Extract each line of the material below that contains the string "axis".

Segment Open

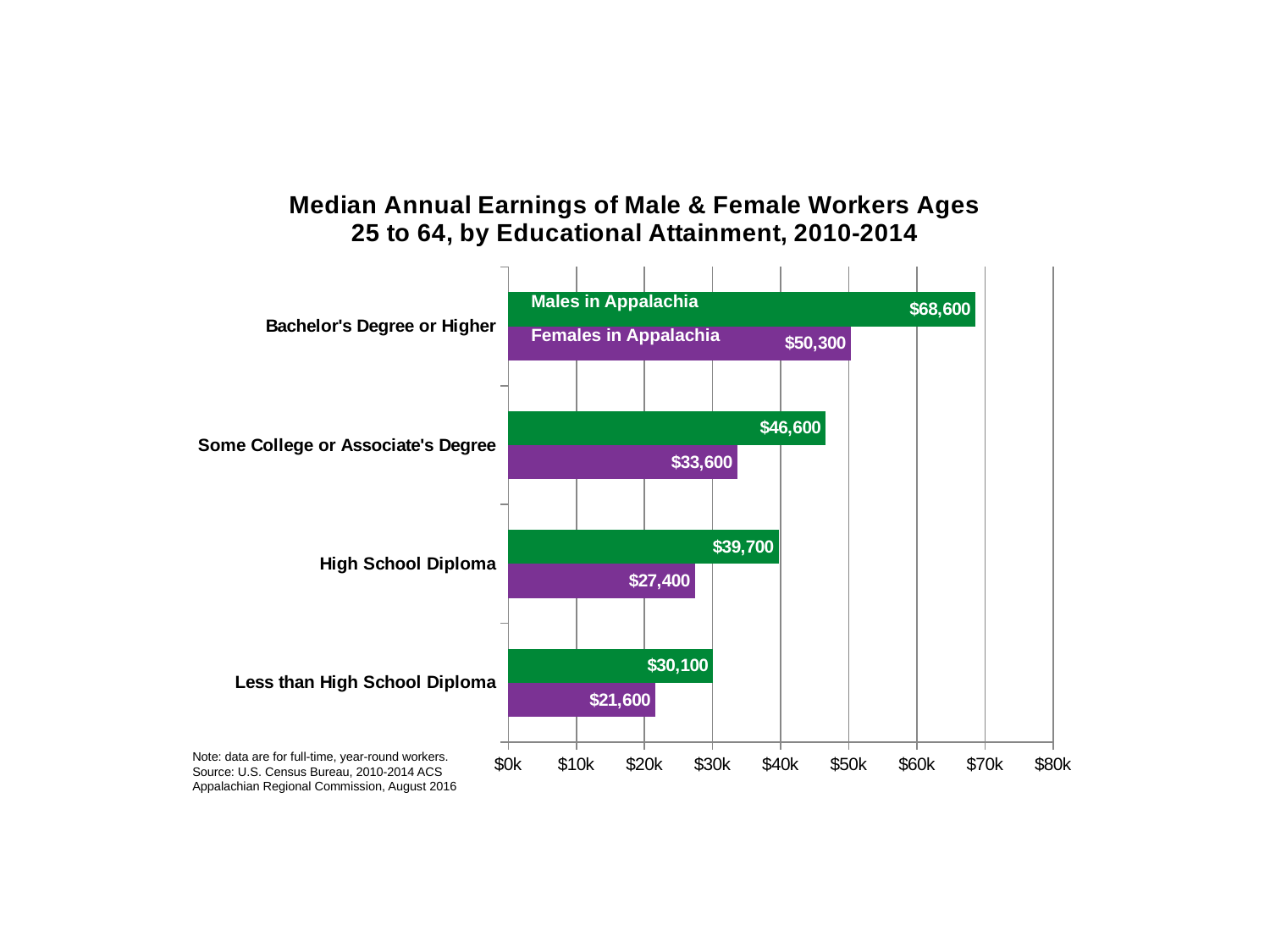
Which is larger: median earnings of females with a Bachelor's Degree or Higher, or males with Some College or Associate's Degree? Females with a Bachelor's Degree or Higher What are the median annual earnings of females in Appalachia with a High School Diploma? $27,400 What are the median annual earnings of males in Appalachia with a Bachelor's Degree or Higher? $68,600 What type of chart is shown on the slide? Bar chart What is the difference between male and female median annual earnings for workers with Less than High School Diploma? $8,500 What colour are the bars for Females in Appalachia? Purple How many data series does the chart show? 2 Which educational attainment category has the lowest median annual earnings for females in Appalachia? Less than High School Diploma What is the difference between male and female median annual earnings for workers with a Bachelor's Degree or Higher? $18,300 What are the median annual earnings of females in Appalachia with Some College or Associate's Degree? $33,600 Which educational attainment category has the highest median annual earnings for males in Appalachia? Bachelor's Degree or Higher How many educational attainment categories are shown on the chart? 4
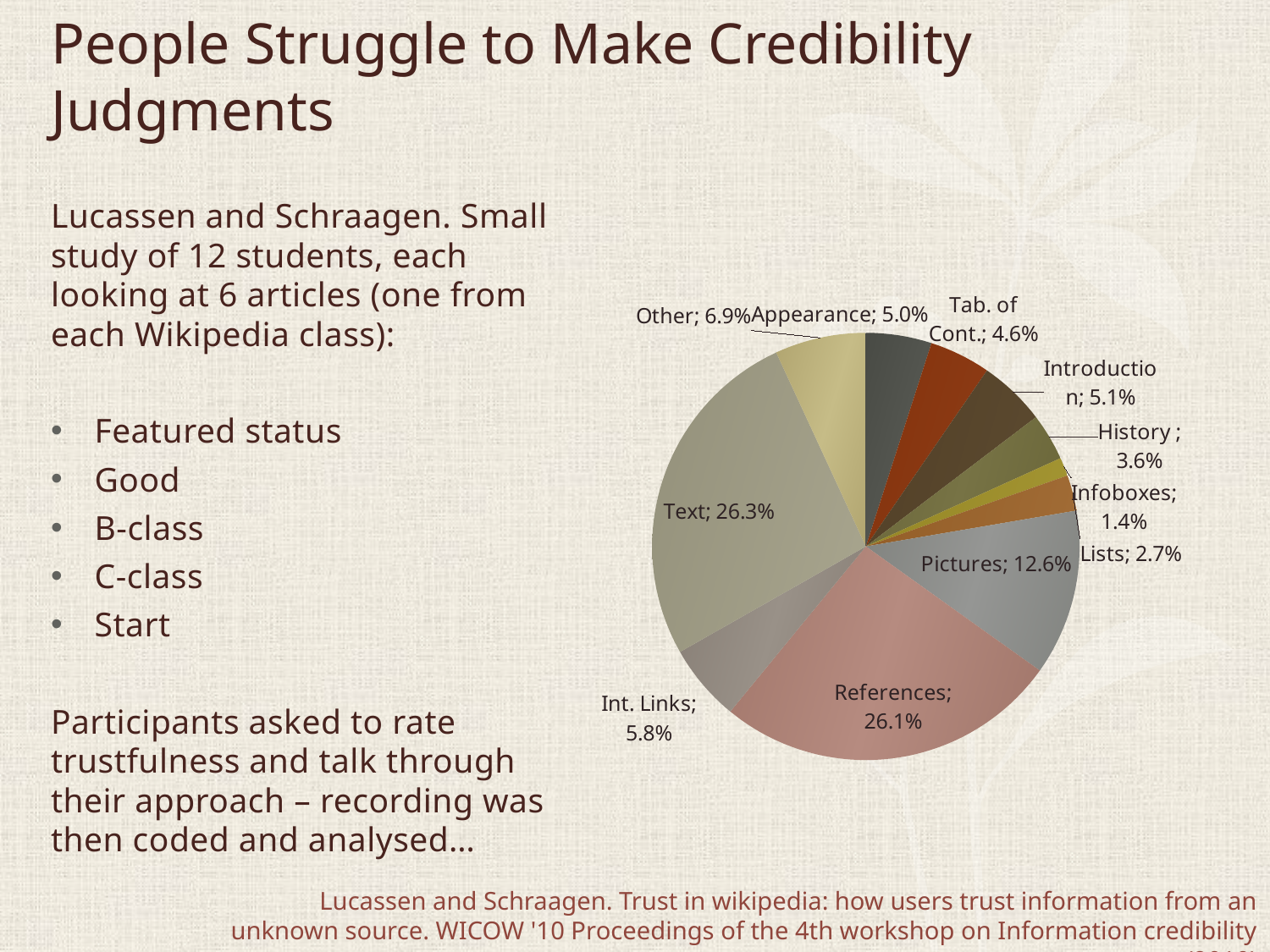
Which is larger, the share for Pictures or the share for Other? Pictures What is the difference in percentage points between Pictures and Int. Links? 6.8 What kind of chart is shown on the slide? Pie chart What is the value shown for Infoboxes? 1.4% What is the value shown for Int. Links? 5.8% What is the value shown for Tab. of Cont.? 4.6% What share of the pie does Pictures account for? 12.6% Which slice has the smallest share of the pie? Infoboxes What is the difference in percentage points between Text and References? 0.2 How many slices does the pie chart have? 11 Which slice has the largest share of the pie? Text What is the value shown for References? 26.1%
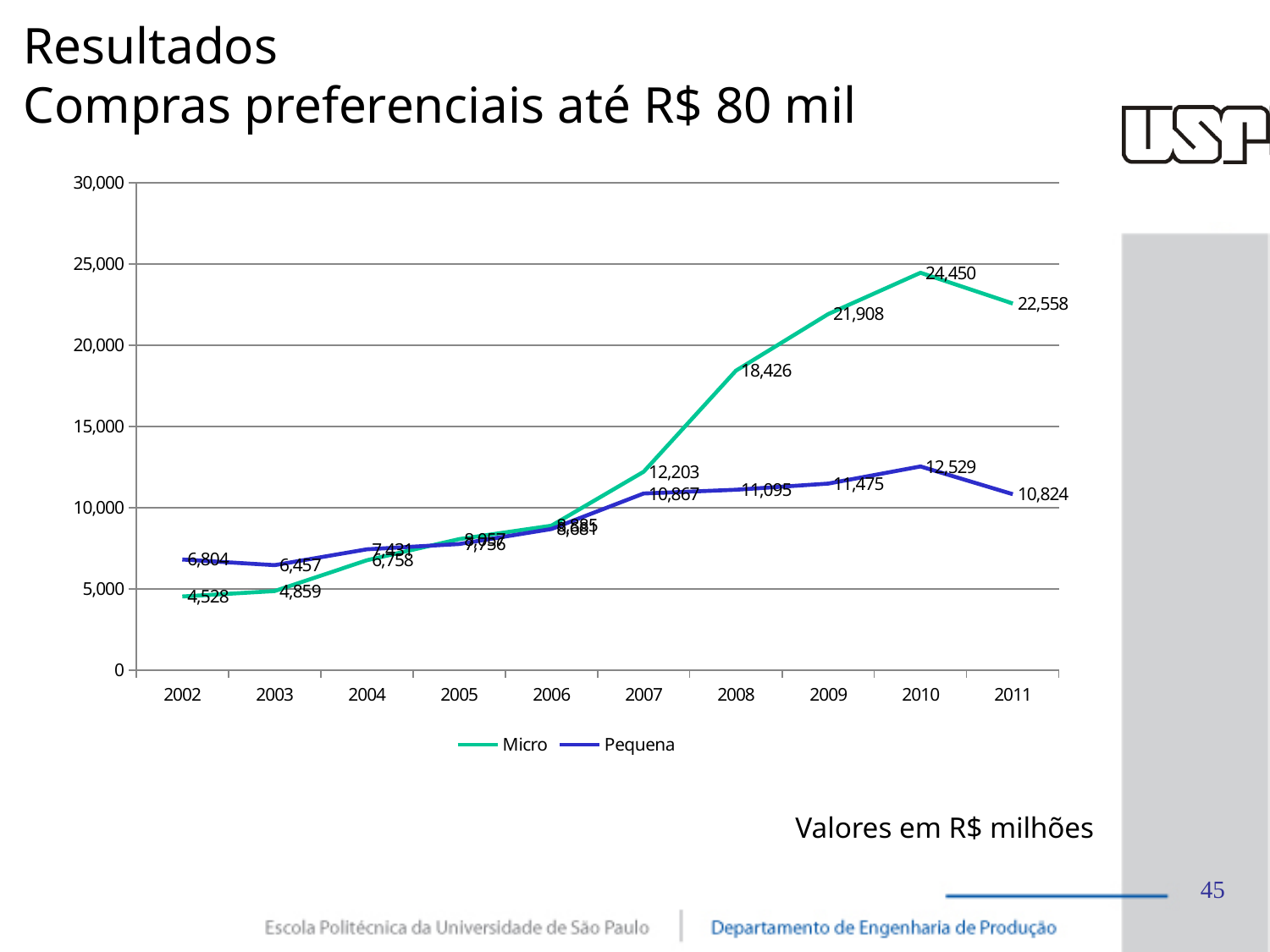
What kind of chart is shown on the slide? line chart What is the value for Micro in 2010? 24,450 In which year does the Pequena series reach its highest value? 2010 What is the difference between the Micro values for 2010 and 2011? 1,892 In which year does the Micro series reach its highest value? 2010 How many series does the legend list? 2 What is the value for Pequena in 2011? 10,824 What are the two series named in the legend? Micro and Pequena How many years are plotted along the x axis? 10 Is the value for Micro in 2009 greater or less than 20,000? greater In 2002, which series has the larger value, Micro or Pequena? Pequena What is the value for Micro in 2008? 18,426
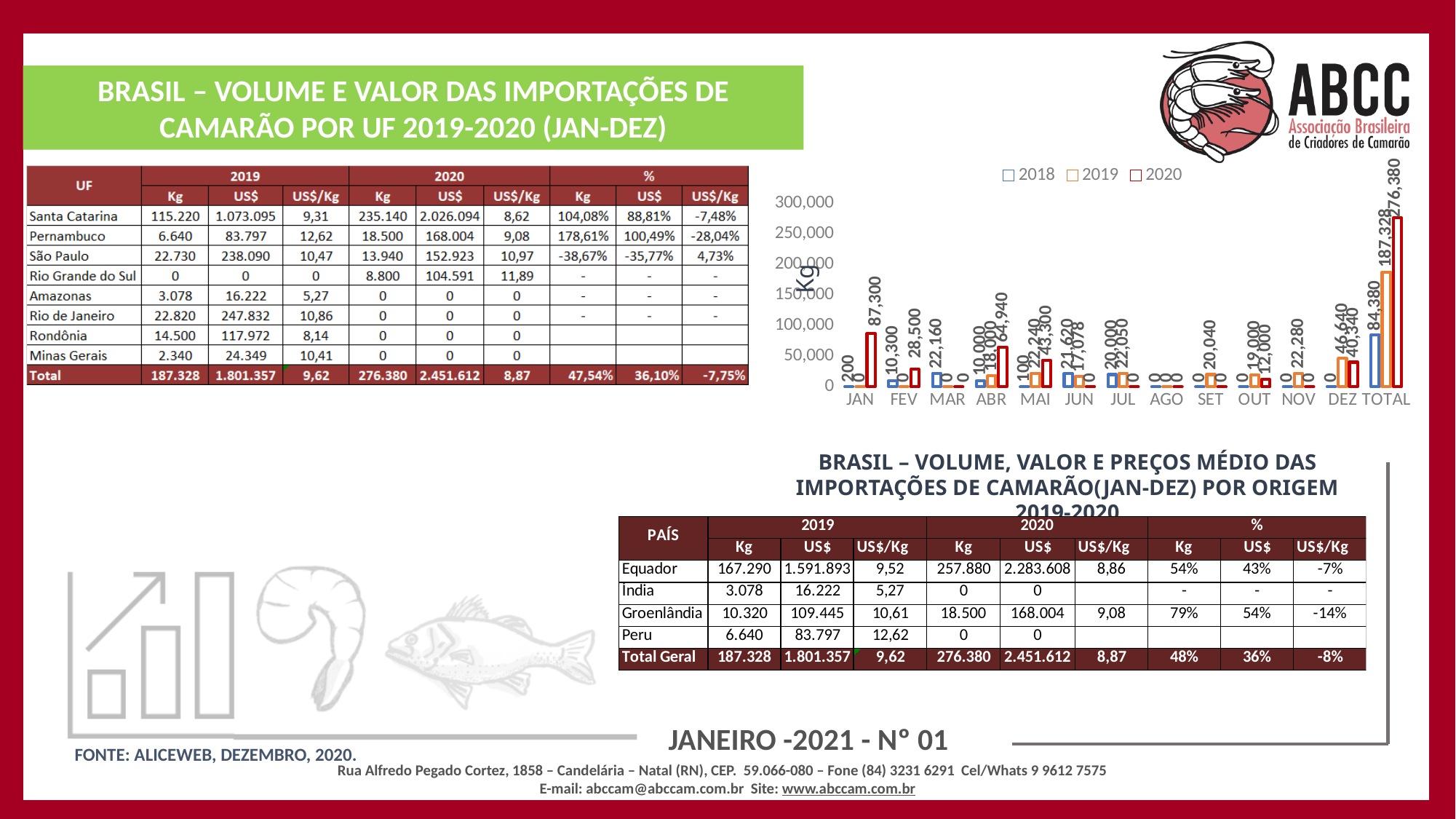
What is the 2019 value for TOTAL in the chart? 187,328 What is the 2020 value for JAN in the chart? 87,300 How many series does the chart's legend list? 3 What is the difference between the 2020 and 2019 values for TOTAL? 89,052 Which series does the chart's legend list? 2018, 2019, 2020 What kind of chart is shown on the slide? bar chart Is the 2018 value for TOTAL greater or less than 100,000? less How many categories are shown along the x axis of the chart? 13 What is the 2020 value for FEV in the chart? 28,500 What is the 2020 value for TOTAL in the chart? 276,380 Among the months JAN to DEZ, which has the highest 2020 value? JAN For DEZ, which is larger: the 2019 value or the 2020 value? 2019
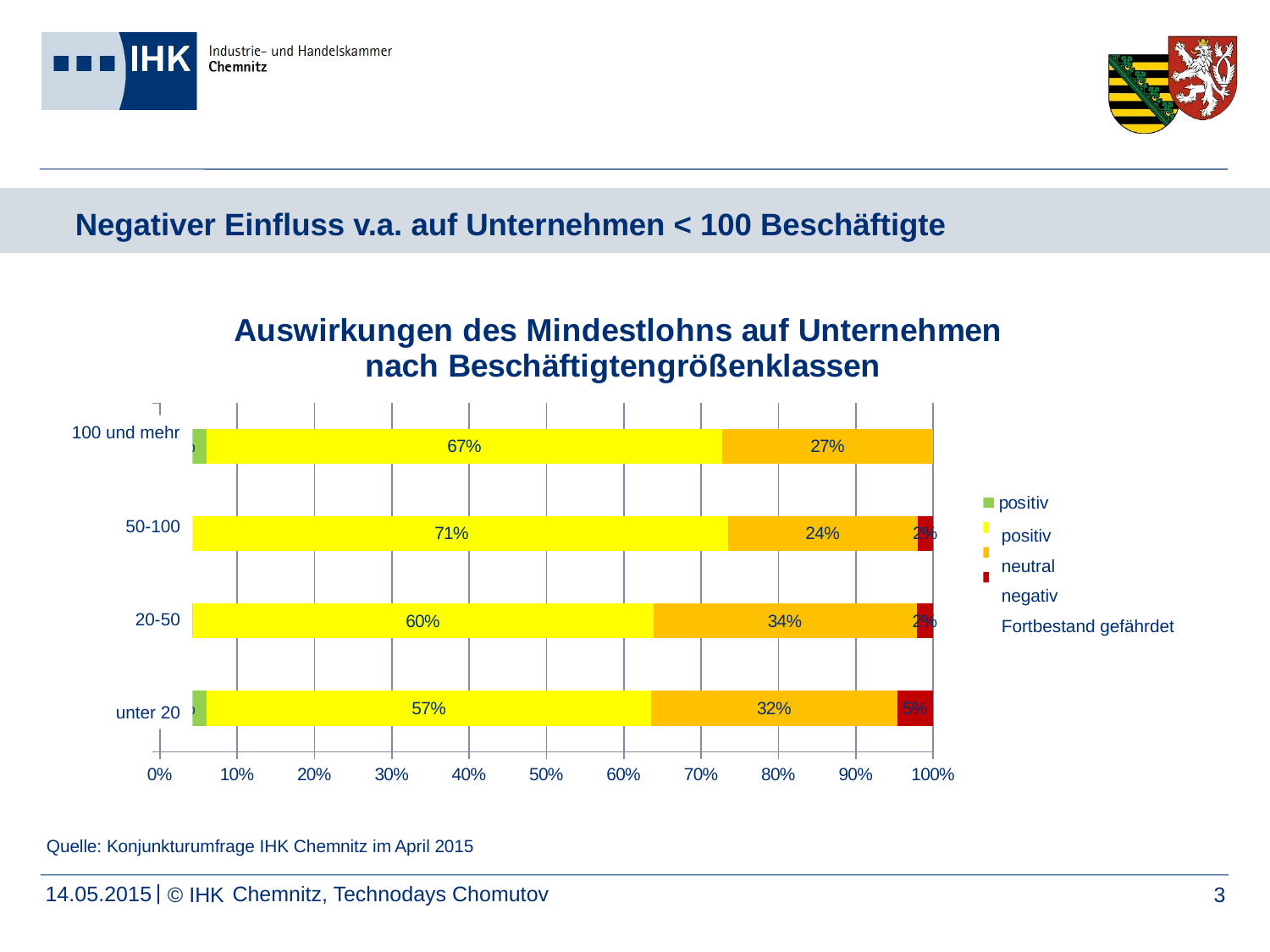
What is the value of the yellow segment for the "50-100" category? 71% Which category has the smallest yellow segment? unter 20 Which category has the largest yellow segment? 50-100 Which category has the largest orange "neutral" segment? 20-50 What is the title of the chart? Auswirkungen des Mindestlohns auf Unternehmen nach Beschäftigtengrößenklassen How many employee size categories are shown on the chart? 4 What is the value of the orange "neutral" segment for the "20-50" category? 34% Is the orange "neutral" segment larger for "20-50" or for "100 und mehr"? 20-50 What is the value of the orange "neutral" segment for the "100 und mehr" category? 27% What is the value of the dark red segment for the "unter 20" category? 5% What is the difference between the yellow segment values for "50-100" and "unter 20"? 14 percentage points What type of chart is shown on the slide? Stacked bar chart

Segment Closed

**Response below:**
What kind of chart is shown on the slide? line chart What is the value for Micro in 2010? 24,450 In which year does the Pequena series reach its highest value? 2010 What is the difference between the Micro values for 2010 and 2011? 1,892 In which year does the Micro series reach its highest value? 2010 How many series does the legend list? 2 What is the value for Pequena in 2011? 10,824 What are the two series named in the legend? Micro and Pequena How many years are plotted along the x axis? 10 Is the value for Micro in 2009 greater or less than 20,000? greater In 2002, which series has the larger value, Micro or Pequena? Pequena What is the value for Micro in 2008? 18,426
What is the 2019 value for TOTAL in the chart? 187,328 What is the 2020 value for JAN in the chart? 87,300 How many series does the chart's legend list? 3 What is the difference between the 2020 and 2019 values for TOTAL? 89,052 Which series does the chart's legend list? 2018, 2019, 2020 What kind of chart is shown on the slide? bar chart Is the 2018 value for TOTAL greater or less than 100,000? less How many categories are shown along the x axis of the chart? 13 What is the 2020 value for FEV in the chart? 28,500 What is the 2020 value for TOTAL in the chart? 276,380 Among the months JAN to DEZ, which has the highest 2020 value? JAN For DEZ, which is larger: the 2019 value or the 2020 value? 2019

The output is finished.